As Giovanny observed, the problem lies in the class loaders being different (you can investigate this more by calling .getClass.getClassLoader
on whatever object). Then, when the workers try to deserialize your reflected function, all hell breaks loose.
Here is a solution that does not involve any class loader hackery. The idea is to move the reflection step to the workers. We'll end up having to redo the reflection step, but only once per worker. I think this is pretty optimal - even if you did the reflection only once on the master node, you would have to do a fair bit of work per worker to get them to recognize the function.
val f = udf {
new Function1[String,Int] with Serializable {
import scala.reflect.runtime.universe._
import scala.reflect.runtime.currentMirror
import scala.tools.reflect.ToolBox
lazy val toolbox = currentMirror.mkToolBox()
lazy val func = {
println("reflected function") // triggered at every worker
toolbox.eval(toolbox.parse("(s:String) => 5")).asInstanceOf[String => Int]
}
def apply(s: String): Int = func(s)
}
}
Then, calling sc.parallelize(Seq("1","5")).toDF.select(f(col("value"))).show
works just fine.
Feel free to comment out the println
- it is just an easy way of counting how many times the reflection happened.

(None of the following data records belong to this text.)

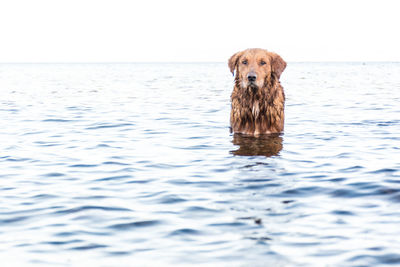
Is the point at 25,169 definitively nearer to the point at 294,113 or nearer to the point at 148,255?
the point at 148,255

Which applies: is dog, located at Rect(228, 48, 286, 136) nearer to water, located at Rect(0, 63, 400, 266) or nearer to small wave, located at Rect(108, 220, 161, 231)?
water, located at Rect(0, 63, 400, 266)

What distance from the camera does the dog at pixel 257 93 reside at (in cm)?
1133

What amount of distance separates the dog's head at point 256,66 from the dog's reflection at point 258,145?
1.06 metres

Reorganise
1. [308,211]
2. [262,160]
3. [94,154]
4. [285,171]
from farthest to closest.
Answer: [94,154] → [262,160] → [285,171] → [308,211]

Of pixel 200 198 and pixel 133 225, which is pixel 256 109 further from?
pixel 133 225

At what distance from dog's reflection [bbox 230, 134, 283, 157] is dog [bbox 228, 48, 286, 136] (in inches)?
10.4

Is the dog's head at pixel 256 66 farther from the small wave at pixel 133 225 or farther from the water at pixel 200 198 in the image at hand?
the small wave at pixel 133 225

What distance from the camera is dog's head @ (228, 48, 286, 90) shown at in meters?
11.3

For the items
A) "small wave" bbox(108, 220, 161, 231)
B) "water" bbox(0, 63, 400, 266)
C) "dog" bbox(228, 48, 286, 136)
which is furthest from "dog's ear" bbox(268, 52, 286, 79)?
"small wave" bbox(108, 220, 161, 231)

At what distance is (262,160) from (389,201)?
3.05 meters

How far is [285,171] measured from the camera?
8562 mm

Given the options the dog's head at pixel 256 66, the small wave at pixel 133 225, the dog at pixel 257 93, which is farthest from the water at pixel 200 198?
the dog's head at pixel 256 66

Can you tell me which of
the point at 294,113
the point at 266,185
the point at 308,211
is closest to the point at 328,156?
the point at 266,185

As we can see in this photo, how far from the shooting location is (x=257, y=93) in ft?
38.2
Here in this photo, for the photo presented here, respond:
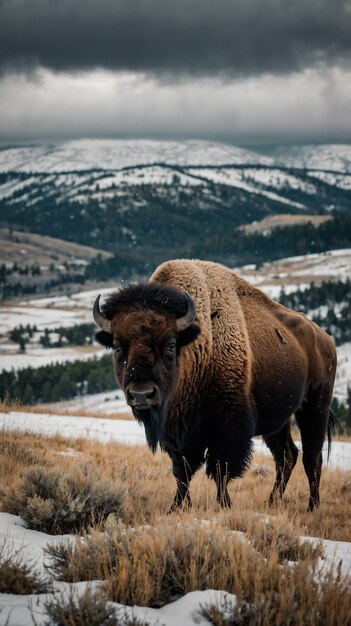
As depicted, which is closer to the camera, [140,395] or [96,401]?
[140,395]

In spark-shell --master 'local'
that's only once, but in spark-shell --master 'local[2]'
it's twice.
The UDF gets evaluated immediately, but it never gets used until it reaches the worker nodes, so the lazy values toolbox
and func
only get evaluated on the workers. Furthermore, since they are lazy, they only ever get evaluated once per worker.